Jean, fils d'Antoine, épouse le 5 mars 1726 en l'église de Durfort
Jeanne Valles fille d'Antoine et Marie Roquette,...ladite
Jeanne Valles ayant fait abjuration à notre messe de paroisse le 10 février....Leurs
enfants seront baptisés dans l'église de Saint Jean de Crieulon entre 1727 et
1740. Contrairement à l'usage du temps, Antoine Astruc, bien qu'assistant aux
baptêmes, n'est parrain d'aucun de ses petits enfants. C'est la preuve d'une
grande honnêteté intellectuelle en raison du rôle spirituel imparti au
parrain.
Parmi les enfants de Jean Astruc et de Jeanne Valles, Jean II, né et
baptisé en 1731, adopta une autre attitude rendue possible par un certain relâchement
dans les mesures de coercition à l'égard des protestants.
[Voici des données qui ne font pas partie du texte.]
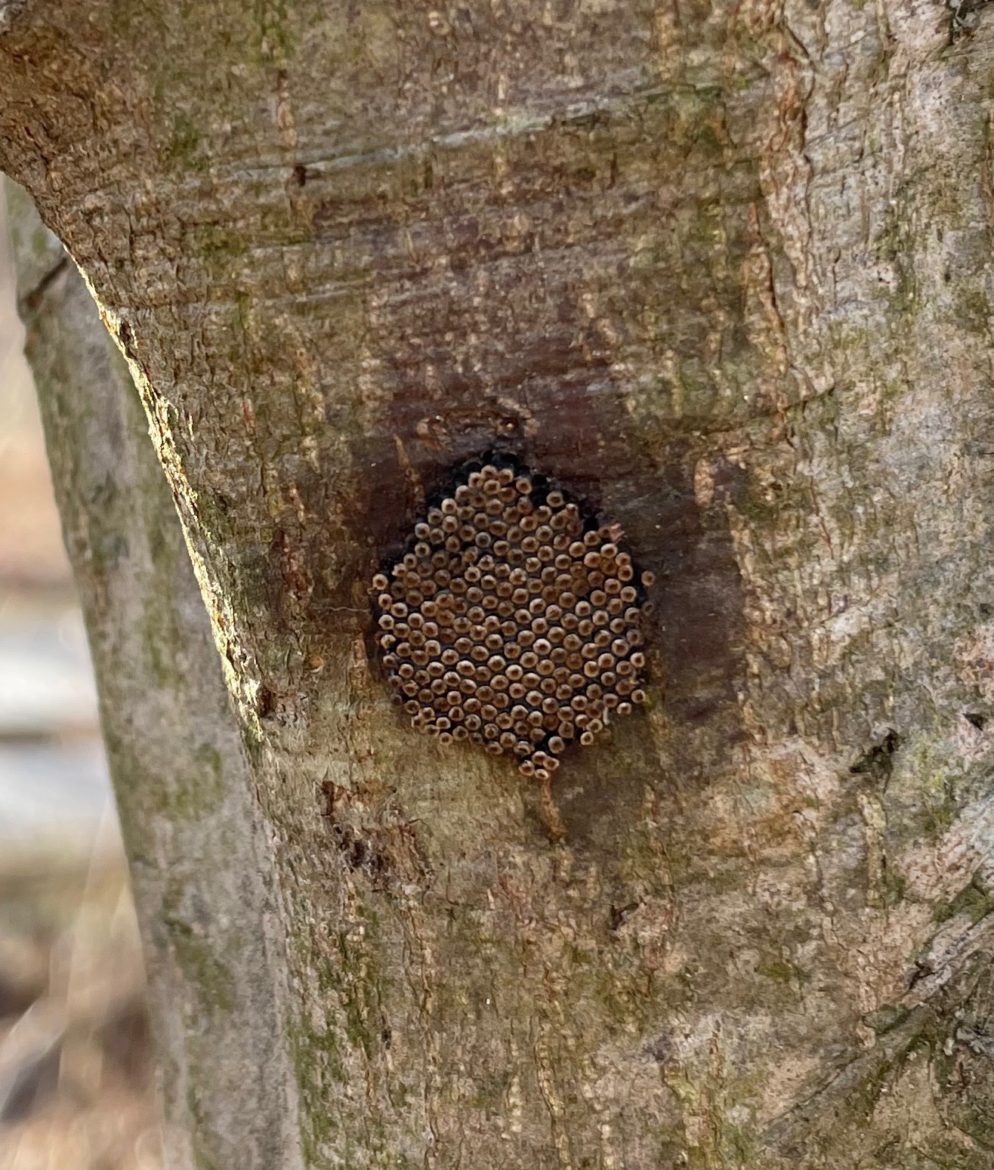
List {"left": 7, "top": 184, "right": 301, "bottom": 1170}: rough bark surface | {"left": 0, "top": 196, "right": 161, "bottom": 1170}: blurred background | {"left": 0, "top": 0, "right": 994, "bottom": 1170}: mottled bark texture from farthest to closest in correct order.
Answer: {"left": 0, "top": 196, "right": 161, "bottom": 1170}: blurred background → {"left": 7, "top": 184, "right": 301, "bottom": 1170}: rough bark surface → {"left": 0, "top": 0, "right": 994, "bottom": 1170}: mottled bark texture

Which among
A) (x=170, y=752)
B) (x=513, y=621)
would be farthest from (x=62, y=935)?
(x=513, y=621)

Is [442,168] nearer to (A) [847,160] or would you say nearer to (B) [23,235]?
(A) [847,160]

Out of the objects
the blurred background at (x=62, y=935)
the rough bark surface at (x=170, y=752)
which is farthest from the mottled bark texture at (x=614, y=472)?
the blurred background at (x=62, y=935)

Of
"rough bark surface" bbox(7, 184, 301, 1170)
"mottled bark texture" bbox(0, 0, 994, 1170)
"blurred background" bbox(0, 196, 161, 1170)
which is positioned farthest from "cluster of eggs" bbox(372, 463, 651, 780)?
"blurred background" bbox(0, 196, 161, 1170)

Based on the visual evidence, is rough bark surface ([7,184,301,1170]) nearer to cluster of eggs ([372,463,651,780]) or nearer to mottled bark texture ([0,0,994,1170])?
mottled bark texture ([0,0,994,1170])

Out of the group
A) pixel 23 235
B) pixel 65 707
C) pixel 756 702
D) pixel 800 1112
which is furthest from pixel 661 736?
pixel 65 707

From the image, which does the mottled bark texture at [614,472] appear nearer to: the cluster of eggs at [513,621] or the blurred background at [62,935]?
the cluster of eggs at [513,621]
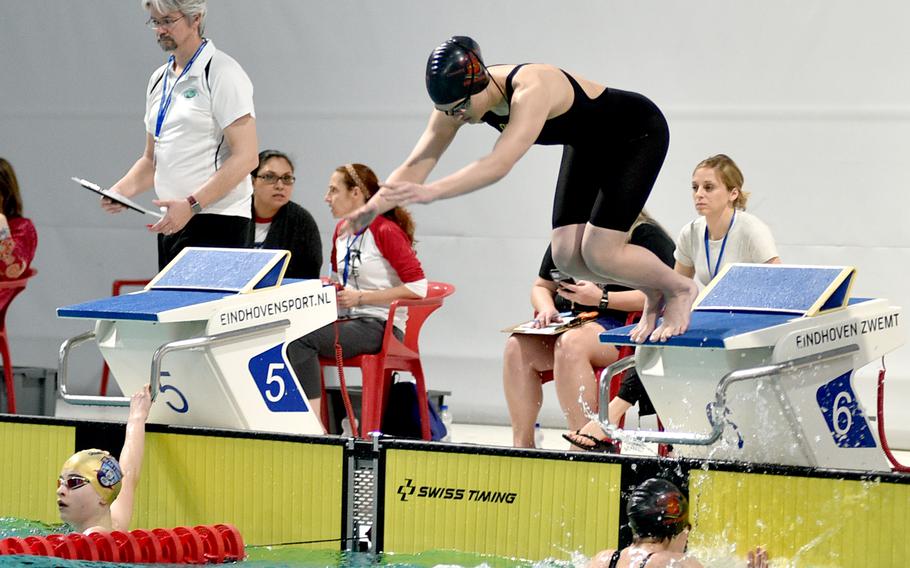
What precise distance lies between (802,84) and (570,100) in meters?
3.06

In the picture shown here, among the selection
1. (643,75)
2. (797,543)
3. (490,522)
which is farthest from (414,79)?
(797,543)

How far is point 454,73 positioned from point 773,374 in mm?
1193

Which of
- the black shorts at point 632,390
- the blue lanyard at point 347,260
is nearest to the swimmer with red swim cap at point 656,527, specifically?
the black shorts at point 632,390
En effet, dans les registres paroissiaux de Saint Jean de Crieulon on
trouve, en date du 12 octobre 1788, et en application de l'Edit de Tolérance
donné par Louis XVI en novembre 1787, la régularisation de son mariage et
celle de la naissance de ses enfants par le prieur, en sa qualité d'officier
d'état civil:
" Devant nous se sont présentés Jean Astruc, fils d'autre et de
feue Jeanne Valles, habitant Villesèque, et Marie Gascuel, fille de feu Pierre,
jardinier, et de Marie Desplantiers de la ville d'Anduze.....union reçue par Me
Fontane, notaire de ladite ville, le 26 octobre 1771... d'où les naissances de
Jean (1772), Henry (1775), Jeanne (1777), Marie (1782),...."
Un fils Antoine, né en 1778, était décédé en 1781.
Les deux filles ont fait souche à Anduze où vivent encore certains de
leurs descendants (connus de l'auteur de ces lignes).
Henry fera souche à Villesèque et nous reparlerons des Astruc.
En cette fin du XVIII ème siècle de nombreux protestants de cœur adoptaient cette attitude ne voulant faire bénir leur union à l'église et se
contentant de passer un contrat devant notaire en précisant souvent qu'ils étaient
prêts à aller à l'église à la première injonction... qui n'était jamais
faite puisque les deux conjoints étaient protestants !
En regard des lois en vigueur, ils étaient considérés comme vivant en
concubinage et leurs enfants des bâtards, toutes choses qui n'étaient guère
à la mode au XVIII ème siècle contrairement à notre fin de XX ème siècle.
Aussi cette attitude ne pouvait-elle être supportable que dans une région de
tradition protestante.
Dans les registres de Lézan on trouve plus de cinquante régularisations
dont, au moins une, présentée par une veuve sans enfants dont le mari est décédé
depuis plus de dix ans. Dans ce cas, la régularisation semble bien avoir pour
but de retrouver, aux yeux de tous, l' honorabilité.